[start of Document text]
After training, there are two pytorch_model files. Which one should I use? #31

koking0 · 2024-07-15T03:39:48Z

We found two pytorch_model files in the training checkpoint, pytorch_model_1.bin and pytorch_model.bin. Which one should I use?

$ ll time_1720783819_seed10/checkpoint_model_087000/
total 21G
drwxr-xr-x 2 root root 4.0K Jul 15 10:10 ./
drwxr-xr-x 3 root root 4.0K Jul 15 10:10 ../
-rw-r--r-- 1 root root 6.5G Jul 15 10:10 optimizer_1.bin
-rw-r--r-- 1 root root 6.5G Jul 15 10:10 optimizer.bin
-rw-r--r-- 1 root root 4.9G Jul 15 10:10 pytorch_model_1.bin
-rw-r--r-- 1 root root 3.3G Jul 15 10:10 pytorch_model.bin
-rw-r--r-- 1 root root  16K Jul 15 10:10 random_states_0.pkl
-rw-r--r-- 1 root root  988 Jul 15 10:10 scaler.pt
-rw-r--r-- 1 root root 1008 Jul 15 10:10 scheduler_1.bin
-rw-r--r-- 1 root root 1000 Jul 15 10:10 scheduler.bin

We observed that the sizes of these two files differ significantly from the official dmd2_sdxl_1step_unet.bin (10.3 GB), which might indicate an issue.
[end of Document text]
[start of Data rows]
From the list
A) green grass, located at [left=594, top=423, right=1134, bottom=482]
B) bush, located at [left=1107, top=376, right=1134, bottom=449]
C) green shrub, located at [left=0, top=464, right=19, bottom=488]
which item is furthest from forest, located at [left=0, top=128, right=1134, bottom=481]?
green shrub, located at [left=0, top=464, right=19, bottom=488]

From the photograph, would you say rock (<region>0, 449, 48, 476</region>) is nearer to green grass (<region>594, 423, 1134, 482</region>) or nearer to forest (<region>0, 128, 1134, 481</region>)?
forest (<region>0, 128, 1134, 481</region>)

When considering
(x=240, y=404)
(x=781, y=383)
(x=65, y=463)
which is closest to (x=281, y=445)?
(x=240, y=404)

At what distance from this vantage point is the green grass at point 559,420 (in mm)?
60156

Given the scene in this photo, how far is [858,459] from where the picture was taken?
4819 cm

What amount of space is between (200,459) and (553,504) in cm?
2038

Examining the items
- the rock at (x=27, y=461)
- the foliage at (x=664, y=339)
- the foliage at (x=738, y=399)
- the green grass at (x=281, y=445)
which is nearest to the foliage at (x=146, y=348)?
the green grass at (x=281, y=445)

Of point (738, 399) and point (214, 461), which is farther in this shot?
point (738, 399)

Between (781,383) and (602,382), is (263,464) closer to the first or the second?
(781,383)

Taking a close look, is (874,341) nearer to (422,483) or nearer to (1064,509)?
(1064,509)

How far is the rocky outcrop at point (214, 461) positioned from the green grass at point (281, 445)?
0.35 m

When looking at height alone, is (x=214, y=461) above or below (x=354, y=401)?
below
[end of Data rows]
**The tasks**.
• a. List every regular file in the checkpoint directory listing of the thread about the two pytorch_model files, with its size.
• b. Resume the thread about the two pytorch_model files at the point where it stops.

**Results by task**.
• a.
- optimizer_1.bin: 6.5G
- optimizer.bin: 6.5G
- pytorch_model_1.bin: 4.9G
- pytorch_model.bin: 3.3G
- random_states_0.pkl: 16K
- scaler.pt: 988
- scheduler_1.bin: 1008
- scheduler.bin: 1000

• b.
We tried inference with each of these pytorch_model files but encountered different errors.

Using pytorch_model_1.bin for inference:

ckpt_path = "CHECKPOINT/checkpoint_model_087000/pytorch_model_1.bin"
unet.load_state_dict(torch.load(ckpt_path, map_location="cuda"))
pipe = StableDiffusionXLPipeline.from_pretrained(base_model_id, unet=unet).to("cuda")
pipe.scheduler = LCMScheduler.from_config(pipe.scheduler.config)
dmd2_step1_baseline(pipe)

Error:

% CUDA_VISIBLE_DEVICES=1 HF_ENDPOINT=https://hf-mirror.com python eval1024_en_train.py
/ssd2/anaconda3/envs/dmd2/lib/python3.8/site-packages/diffusers/configuration_utils.py:245: FutureWarning: It is deprecated to pass a pretrained model name or path to `from_config`. If you were trying to load a model, please use <class 'diffusers.models.unets.unet_2d_condition.UNet2DConditionModel'>.load_config(...) followed by <class 'diffusers.models.unets.unet_2d_condition.UNet2DConditionModel'>.from_config(...) instead. Otherwise, please make sure to pass a configuration dictionary instead. This functionality will be removed in v1.0.0.
  deprecate("config-passed-as-path", "1.0.0", deprecation_message, standard_warn=False)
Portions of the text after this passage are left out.